▶ _Set of tasks_
(a) Could you repeat, word for word, the stretch of the coral-keeping thread from "## MediaHound (Jul" through "in the area."?
(b) Can you condense the paragraph of the coral-keeping thread that begins "I keep SPS and some LPS" into a short bulleted list that keeps its main facts?
(c) Which softies does the coral-keeping thread say the 120 system houses?

▶ _Document segment_
# What types of corals do you keep?



## racermike27 (Jul 6, 2008)

Hello everyone! I am just curious to see what types of corals the various members of this site keep.

I am personally addicted to keeping SPS corals.

I have a 90G display and a 30G frag tank. Both are filled with various types of SPS species.

Anyhow just tell us what you've got!

-Mike-


----------



## atlantic reefer (Jun 26, 2008)

Right now i don't have any corals (just anemones) but when i go with corals I go for the soft coral and LPS coral.


----------



## MediaHound (Jul 19, 2006)

I keep SPS and some LPS such as chalice and mycedium, some favias, frogspawn, torches (pink and green), candy cane, and trumpets. But mainly SPS and i try to focus on corals with nice colors and color combinations. All different types of acros, stylos, millies, montis - branching, encrusting, and plating, etc. etc. Probably forgetting quite a few as well. My main display is a 180 with a 20 gallon frag tank attached to it and a 10 gallon fuge as well, also have a 120 with a 25 attached to that. The 120 system houses softies - zoas, rics, palys, mushrooms, leathers, etc. 
I run eight strips of powerbrites on the 180 and its a psychedelic light show at night before I turn them off. It's not your typical reef of yesteryear. Most of my corals I order and have them sent in or I occasionally cherrypick local stores and buy and trade with other collectors in the area.

▶ _Data_
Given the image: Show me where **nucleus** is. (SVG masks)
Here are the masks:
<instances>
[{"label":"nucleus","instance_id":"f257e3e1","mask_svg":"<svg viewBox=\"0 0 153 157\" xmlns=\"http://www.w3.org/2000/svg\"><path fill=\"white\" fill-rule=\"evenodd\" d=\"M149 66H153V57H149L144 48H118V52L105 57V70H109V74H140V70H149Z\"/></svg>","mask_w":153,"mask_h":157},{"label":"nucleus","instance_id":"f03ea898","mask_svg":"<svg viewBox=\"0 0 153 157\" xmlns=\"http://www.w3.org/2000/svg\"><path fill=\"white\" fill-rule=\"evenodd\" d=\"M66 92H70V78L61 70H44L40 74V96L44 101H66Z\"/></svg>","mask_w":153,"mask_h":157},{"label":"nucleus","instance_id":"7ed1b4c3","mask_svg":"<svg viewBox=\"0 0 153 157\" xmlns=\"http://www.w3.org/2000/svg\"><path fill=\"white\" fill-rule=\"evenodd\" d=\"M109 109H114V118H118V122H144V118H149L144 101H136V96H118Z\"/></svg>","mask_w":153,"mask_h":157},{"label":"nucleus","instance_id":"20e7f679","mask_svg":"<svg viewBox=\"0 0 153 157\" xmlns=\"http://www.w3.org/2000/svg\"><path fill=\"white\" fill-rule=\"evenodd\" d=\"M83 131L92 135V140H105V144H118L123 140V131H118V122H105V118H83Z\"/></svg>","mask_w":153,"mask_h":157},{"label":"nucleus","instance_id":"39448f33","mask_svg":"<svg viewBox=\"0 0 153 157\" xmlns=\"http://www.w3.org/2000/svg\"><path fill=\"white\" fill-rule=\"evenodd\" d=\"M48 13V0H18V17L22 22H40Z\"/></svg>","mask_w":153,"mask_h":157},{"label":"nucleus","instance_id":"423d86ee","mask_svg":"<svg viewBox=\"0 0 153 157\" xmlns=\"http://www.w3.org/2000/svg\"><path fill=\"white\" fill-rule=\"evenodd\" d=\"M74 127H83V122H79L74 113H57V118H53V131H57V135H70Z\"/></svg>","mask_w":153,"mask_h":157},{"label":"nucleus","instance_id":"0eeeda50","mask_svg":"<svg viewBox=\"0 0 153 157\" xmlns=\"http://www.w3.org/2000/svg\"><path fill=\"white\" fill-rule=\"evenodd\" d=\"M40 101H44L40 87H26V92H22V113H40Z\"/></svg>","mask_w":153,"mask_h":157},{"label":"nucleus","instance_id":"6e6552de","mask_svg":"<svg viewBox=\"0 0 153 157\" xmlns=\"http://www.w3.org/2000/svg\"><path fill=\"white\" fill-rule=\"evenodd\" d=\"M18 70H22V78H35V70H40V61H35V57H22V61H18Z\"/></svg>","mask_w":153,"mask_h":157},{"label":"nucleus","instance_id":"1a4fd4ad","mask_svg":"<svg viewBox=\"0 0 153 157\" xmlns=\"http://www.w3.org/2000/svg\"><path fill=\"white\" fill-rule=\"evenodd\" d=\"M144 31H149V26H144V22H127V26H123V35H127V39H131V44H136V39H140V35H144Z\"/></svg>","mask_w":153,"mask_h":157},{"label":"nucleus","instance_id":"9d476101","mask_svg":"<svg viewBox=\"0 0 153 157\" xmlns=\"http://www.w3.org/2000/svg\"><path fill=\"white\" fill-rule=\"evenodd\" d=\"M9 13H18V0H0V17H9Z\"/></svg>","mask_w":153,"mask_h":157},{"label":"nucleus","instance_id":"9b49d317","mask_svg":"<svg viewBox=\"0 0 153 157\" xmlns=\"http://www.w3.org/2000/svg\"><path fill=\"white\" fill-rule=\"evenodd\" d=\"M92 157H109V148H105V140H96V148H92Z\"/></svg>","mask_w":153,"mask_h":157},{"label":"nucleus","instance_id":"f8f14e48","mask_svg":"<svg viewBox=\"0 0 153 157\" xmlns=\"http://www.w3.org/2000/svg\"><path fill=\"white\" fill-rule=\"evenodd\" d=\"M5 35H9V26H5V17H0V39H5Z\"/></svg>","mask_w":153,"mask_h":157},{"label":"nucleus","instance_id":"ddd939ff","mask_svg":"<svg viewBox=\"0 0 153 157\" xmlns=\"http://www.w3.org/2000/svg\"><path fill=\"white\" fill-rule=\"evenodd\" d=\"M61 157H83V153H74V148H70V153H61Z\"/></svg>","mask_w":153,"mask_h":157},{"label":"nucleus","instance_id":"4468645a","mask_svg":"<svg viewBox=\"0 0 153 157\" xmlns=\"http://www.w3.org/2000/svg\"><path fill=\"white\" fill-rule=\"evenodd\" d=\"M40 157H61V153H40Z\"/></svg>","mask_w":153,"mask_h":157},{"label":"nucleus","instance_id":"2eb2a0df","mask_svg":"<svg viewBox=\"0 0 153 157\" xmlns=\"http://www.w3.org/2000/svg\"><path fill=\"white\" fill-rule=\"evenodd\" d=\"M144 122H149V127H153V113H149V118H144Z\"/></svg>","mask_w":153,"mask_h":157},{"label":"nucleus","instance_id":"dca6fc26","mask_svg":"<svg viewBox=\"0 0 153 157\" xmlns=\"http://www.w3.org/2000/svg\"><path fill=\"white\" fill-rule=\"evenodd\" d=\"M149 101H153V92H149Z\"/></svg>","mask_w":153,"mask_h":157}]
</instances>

▶ _Results_
(a)
## MediaHound (Jul 19, 2006)

I keep SPS and some LPS such as chalice and mycedium, some favias, frogspawn, torches (pink and green), candy cane, and trumpets. But mainly SPS and i try to focus on corals with nice colors and color combinations. All different types of acros, stylos, millies, montis - branching, encrusting, and plating, etc. etc. Probably forgetting quite a few as well. My main display is a 180 with a 20 gallon frag tank attached to it and a 10 gallon fuge as well, also have a 120 with a 25 attached to that. The 120 system houses softies - zoas, rics, palys, mushrooms, leathers, etc. 
I run eight strips of powerbrites on the 180 and its a psychedelic light show at night before I turn them off. It's not your typical reef of yesteryear. Most of my corals I order and have them sent in or I occasionally cherrypick local stores and buy and trade with other collectors in the area.

(b)
- Keeps mainly SPS corals with nice colors and color combinations: acros, stylos, millies, and montis (branching, encrusting, and plating).
- Also keeps some LPS: chalice, mycedium, favias, frogspawn, pink and green torches, candy cane, and trumpets.
- Main display is a 180 with an attached 20-gallon frag tank and a 10-gallon fuge.
- A second system, a 120 with a 25 attached, houses softies: zoas, rics, palys, mushrooms, and leathers.
- Eight strips of Powerbrites light the 180, making a psychedelic light show at night before they are turned off.
- Most corals are ordered and shipped in. Others are sometimes cherry-picked from local stores or bought and traded with local collectors.

(c)
- Zoas
- Rics
- Palys
- Mushrooms
- Leathers